It depends. If you work for a foreign company at a MX location, and have a "no imigrante" visa (used to be called an FM-3), have the US company sponsor you for the MX plant, and get paid outside of MX (into your US account), you do NOT pay MX income taxes. You must still file your annual US tax return but can use the Foreign Earned Income exclusion up to the limit (for 2011 it is $92,900) to also not pay income taxes in the US.

If the company you are going to work for here is a MX company, but they also have a separate sister US company for their business there, get them to structure the agreement so that you work for/get paid by the US sister company, and are on assignment to the MX company. You will be working as a specialist/consultant to the MX company.

That will work for the first 5 years in order to not be liable for the MX income taxes. There may be a twist to this by having a MX national for your spouse. If you get (what used to be) an FM-2 visa (inmigrante) you will be liable for MX taxes from day 1, but will receive credit against your US taxes for the MX income taxes paid.

There is quite a bit of paperwork to file with INM, but the company here can easily find an abogado to do this for you. The US company writes a sponsoring letter, the MX company writes a sponsoring letter, your college transcripts or proof of many years of experience in your field, etc.

(I didn't come to MX as a retiree, I came here to work, and went through this process. The tax savings are a great benefit to being a working expat.) Suerte.


----------



## tftimm

GringoCArlos said:


> It depends. If you work for a foreign company at a MX location, and have a "no imigrante" visa (used to be called an FM-3), have the US company sponsor you for the MX plant, and get paid outside of MX (into your US account), you do NOT pay MX income taxes. You must still file your annual US tax return but can use the Foreign Earned Income exclusion up to the limit (for 2011 it is $92,900) to also not pay income taxes in the US.
> 
> If the company you are going to work for here is a MX company, but they also have a separate sister US company for their business there, get them to structure the agreement so that you work for/get paid by the US sister company, and are on assignment to the MX company. You will be working as a specialist/consultant to the MX company.
> 
> That will work for the first 5 years in order to not be liable for the MX income taxes. There may be a twist to this by having a MX national for your spouse. If you get (what used to be) an FM-2 visa (inmigrante) you will be liable for MX taxes from day 1, but will receive credit against your US taxes for the MX income taxes paid.
> 
> There is quite a bit of paperwork to file with INM, but the company here can easily find an abogado to do this for you. The US company writes a sponsoring letter, the MX company writes a sponsoring letter, your college transcripts or proof of many years of experience in your field, etc.
> 
> (I didn't come to MX as a retiree, I came here to work, and went through this process. The tax savings are a great benefit to being a working expat.) Suerte.

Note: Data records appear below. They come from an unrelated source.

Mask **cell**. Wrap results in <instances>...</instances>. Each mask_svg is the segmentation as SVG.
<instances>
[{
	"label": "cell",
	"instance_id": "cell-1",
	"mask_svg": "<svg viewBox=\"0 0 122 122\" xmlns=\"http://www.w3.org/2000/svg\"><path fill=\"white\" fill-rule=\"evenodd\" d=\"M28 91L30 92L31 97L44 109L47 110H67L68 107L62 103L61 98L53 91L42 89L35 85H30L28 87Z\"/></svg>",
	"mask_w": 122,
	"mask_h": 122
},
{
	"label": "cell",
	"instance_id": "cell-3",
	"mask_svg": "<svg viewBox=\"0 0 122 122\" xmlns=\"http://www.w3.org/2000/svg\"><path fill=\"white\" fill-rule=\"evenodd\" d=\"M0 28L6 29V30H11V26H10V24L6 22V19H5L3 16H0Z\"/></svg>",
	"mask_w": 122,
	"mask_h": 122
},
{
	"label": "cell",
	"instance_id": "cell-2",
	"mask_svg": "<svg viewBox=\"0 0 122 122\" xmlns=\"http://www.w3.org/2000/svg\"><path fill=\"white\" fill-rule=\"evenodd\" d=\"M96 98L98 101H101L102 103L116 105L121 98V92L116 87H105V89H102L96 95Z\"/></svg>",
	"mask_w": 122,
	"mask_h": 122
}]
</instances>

I would be working and be paid by the US company direct deposited into my US bank account and would get an FM3, or no inmigrate visa. That is what I have been told, therefore, it sounds like I would not be responsible for US income tax or Mexico income tax and would be sure to claim the Foreign Tax Credit when I prepared my taxes.
My wife is a housewife and so she doesn't plan on working in Mexico. From the sounds of it, as long as I am paid from a US company into my US bank account and have an FM-3 visa, I should be clear of any taxes should I make less than $92,900.

Thank you so much and hopefully I understood your details correctly!


----------



## RVGRINGO

The USA taxes you on worldwide income. There is no way out. You will still need permission from INM to work in Mexico, even as a 'visiting specialist', regardless of where, if, or how, you are paid.
On renting without paperwork; it sounds like you are already thinking 'tax evasion', a great way to get deported without your 'goodies'.
On the vehicle; Nissan and VW are the most popular here. Honda & Toyota are newer in Mexico. If you are going to live in Mexico, consider buying your next vehicle in Mexico. It will be more convenient if you drive back and forth to the USA and you can avoid the heavy luxury tax on newer vehicles (tenencia) if you buy a four door pick-up.
On your taxes; you'll need to hire a local accountant if you make any money in Mexico.


----------



## tftimm

*Update: February 7, 2011*

I will be getting a formal offer on Wednesday of this week. I'm still not 100% sure about the whole Tax situation, but I will want to see a tax attorney to be sure before I sign on the dotted line.

I'm excited, I just hope they make it worth my while.


----------